Pubblicato da F. Damiani (INAF-OAPA) su A&A il primo studio spettroscopico di un vasto campione di stelle appartenenti ad una regione di formazione stellare massiva (Carina Nebula)

Le stelle si formano in regioni chiamate appunto “di formazione stellare”: enormi nubi di gas, più o meno denso, che si contrae sotto l’effetto della gravità per formare stelle in ammassi o associazioni. Nella Via Lattea tali regioni tipicamente producono un numero limitato di stelle, centinaia o al massimo poche migliaia. Esistono però regioni di formazione stellare particolarmente massive, capaci di dare alla luce decine di migliaia di stelle di piccola massa e alcune delle stelle più massive conosciute.

 

Lo studio di queste regioni è di particolare interesse per vari aspetti. Ad esempio, il fatto di essere comuni nelle starburst galaxies, o per l’influenza che un ambiente dominato da una popolazione stellare particolarmente ricca con molte stelle massive ha sul prodotto finale di formazione stellare e sulle prime fasi di evoluzione stellare.

 

La Carina Nebula è uno degli esempi più noti di regione di formazione stellare massiva nella Via Lattea.
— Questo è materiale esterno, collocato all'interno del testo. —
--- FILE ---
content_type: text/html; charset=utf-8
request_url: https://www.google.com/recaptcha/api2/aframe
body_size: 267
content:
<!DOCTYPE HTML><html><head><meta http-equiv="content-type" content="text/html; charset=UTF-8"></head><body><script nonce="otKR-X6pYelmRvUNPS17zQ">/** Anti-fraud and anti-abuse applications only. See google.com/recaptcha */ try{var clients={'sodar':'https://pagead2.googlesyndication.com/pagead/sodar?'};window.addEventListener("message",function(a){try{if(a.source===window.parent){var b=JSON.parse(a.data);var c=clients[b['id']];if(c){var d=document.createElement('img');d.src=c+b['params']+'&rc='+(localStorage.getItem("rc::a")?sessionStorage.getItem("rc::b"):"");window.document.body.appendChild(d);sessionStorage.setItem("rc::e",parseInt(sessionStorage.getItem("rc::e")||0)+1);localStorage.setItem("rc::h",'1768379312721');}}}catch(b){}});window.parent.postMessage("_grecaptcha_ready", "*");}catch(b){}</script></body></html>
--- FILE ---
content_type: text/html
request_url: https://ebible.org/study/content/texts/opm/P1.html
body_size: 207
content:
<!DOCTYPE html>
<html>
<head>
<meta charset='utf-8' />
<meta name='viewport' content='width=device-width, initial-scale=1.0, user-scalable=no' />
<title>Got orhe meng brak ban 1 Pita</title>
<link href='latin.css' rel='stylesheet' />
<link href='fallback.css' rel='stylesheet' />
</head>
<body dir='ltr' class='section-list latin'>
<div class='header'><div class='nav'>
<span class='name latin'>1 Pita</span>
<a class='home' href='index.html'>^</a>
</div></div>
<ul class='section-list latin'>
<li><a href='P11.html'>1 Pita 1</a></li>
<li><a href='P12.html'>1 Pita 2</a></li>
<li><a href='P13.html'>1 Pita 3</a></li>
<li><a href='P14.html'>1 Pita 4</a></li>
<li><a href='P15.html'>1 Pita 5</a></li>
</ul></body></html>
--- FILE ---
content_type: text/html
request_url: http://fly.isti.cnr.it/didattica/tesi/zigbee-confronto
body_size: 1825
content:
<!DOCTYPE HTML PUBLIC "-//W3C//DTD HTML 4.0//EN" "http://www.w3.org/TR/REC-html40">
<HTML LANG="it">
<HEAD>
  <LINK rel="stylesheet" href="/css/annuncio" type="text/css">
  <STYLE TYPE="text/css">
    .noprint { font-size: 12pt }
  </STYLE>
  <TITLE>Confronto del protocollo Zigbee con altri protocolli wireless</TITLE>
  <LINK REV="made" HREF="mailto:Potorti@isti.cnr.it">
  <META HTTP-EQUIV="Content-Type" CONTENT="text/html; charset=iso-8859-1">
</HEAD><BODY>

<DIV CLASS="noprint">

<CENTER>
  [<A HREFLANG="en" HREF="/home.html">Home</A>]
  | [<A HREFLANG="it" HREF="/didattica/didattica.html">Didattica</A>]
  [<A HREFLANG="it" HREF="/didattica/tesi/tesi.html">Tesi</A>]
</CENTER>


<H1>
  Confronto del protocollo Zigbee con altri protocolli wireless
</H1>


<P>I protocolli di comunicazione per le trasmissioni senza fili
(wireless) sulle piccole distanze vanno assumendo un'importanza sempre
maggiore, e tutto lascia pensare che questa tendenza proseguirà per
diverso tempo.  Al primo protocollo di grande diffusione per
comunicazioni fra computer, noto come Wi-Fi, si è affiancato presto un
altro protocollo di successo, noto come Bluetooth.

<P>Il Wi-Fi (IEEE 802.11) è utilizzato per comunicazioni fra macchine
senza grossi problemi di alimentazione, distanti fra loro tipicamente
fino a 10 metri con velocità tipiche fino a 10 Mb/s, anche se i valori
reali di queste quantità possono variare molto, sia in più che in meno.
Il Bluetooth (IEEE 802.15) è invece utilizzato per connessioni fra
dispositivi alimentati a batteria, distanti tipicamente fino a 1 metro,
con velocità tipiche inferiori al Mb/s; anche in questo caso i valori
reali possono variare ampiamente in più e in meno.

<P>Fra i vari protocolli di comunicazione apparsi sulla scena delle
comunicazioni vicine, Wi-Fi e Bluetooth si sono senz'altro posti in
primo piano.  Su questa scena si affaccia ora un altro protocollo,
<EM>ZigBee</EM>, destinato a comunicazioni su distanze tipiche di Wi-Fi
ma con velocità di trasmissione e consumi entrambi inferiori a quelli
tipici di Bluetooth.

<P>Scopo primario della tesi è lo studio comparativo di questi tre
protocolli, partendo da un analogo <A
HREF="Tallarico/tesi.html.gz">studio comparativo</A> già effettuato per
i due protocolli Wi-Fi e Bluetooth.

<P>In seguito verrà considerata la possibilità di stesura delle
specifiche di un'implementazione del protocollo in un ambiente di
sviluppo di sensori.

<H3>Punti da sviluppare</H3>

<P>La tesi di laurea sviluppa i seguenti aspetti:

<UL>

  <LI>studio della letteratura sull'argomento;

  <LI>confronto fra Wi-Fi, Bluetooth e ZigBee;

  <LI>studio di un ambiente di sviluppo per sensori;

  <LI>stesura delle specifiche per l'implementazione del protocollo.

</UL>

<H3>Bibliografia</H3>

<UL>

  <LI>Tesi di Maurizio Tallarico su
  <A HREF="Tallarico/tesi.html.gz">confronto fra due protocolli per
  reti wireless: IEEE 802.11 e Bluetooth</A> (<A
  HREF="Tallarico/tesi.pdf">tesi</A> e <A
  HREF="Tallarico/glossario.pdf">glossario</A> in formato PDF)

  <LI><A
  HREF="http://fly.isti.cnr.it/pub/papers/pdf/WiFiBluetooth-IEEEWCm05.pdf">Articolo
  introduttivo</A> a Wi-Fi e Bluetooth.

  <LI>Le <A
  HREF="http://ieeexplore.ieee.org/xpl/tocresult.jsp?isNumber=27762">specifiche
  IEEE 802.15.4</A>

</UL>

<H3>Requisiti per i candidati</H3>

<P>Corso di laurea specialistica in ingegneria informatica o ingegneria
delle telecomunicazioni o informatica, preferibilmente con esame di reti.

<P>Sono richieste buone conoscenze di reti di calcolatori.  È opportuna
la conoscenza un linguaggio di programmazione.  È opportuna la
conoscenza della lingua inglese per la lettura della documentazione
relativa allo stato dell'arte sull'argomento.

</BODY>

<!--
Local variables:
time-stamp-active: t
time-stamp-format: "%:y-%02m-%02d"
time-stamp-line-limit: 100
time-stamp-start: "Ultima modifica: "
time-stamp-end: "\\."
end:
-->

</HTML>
E’ la seconda regione di formazione stellare massiva più vicina a noi dopo Cygnus OB2. Dalle sue nubi si è formata una ricca popolazione stellare di cui oggi sono state identificate più di 14000 stelle, compreso alcune delle stelle più massive conosciute. Parte di queste stelle appartengono a ricchi ammassi stellari come Trumpler 16 e Trumpler 14.

 

Lo studio “Gaia-ESO Survey: Global properties of clusters Trumpler 14 and 16 in the Carina nebula” dell’astronomo F. Damiani (Osservatorio Astronomico di Palermo), recentemente pubblicato su Astronomy & Astrophysics, presenta la prima analisi spettroscopica di un ricco campione di stelle (1085) appartenenti alla regione della Carina, ed in particolare degli ammassi Trumpler 14 e 16, usando dati provenienti dalla Gaia-ESO Survey. Lo studio ha permesso l’identificazione di 286 nuovi membri, e presenta una dettagliata analisi della nebulosa e delle stelle associate alla regione e delle cronologia con cui è avvenuto il processo di formazione stellare. Sono inoltre presentati i dati relativi alla velocità di rotazione delle stelle studiate, con evidenze che stelle più vecchie di 3 milioni di anni ruotano più lentamente delle stelle più giovani.

 

La figura (link) mostra una mappa della Carina Nebula ottenuta da immagini CTIO e HST.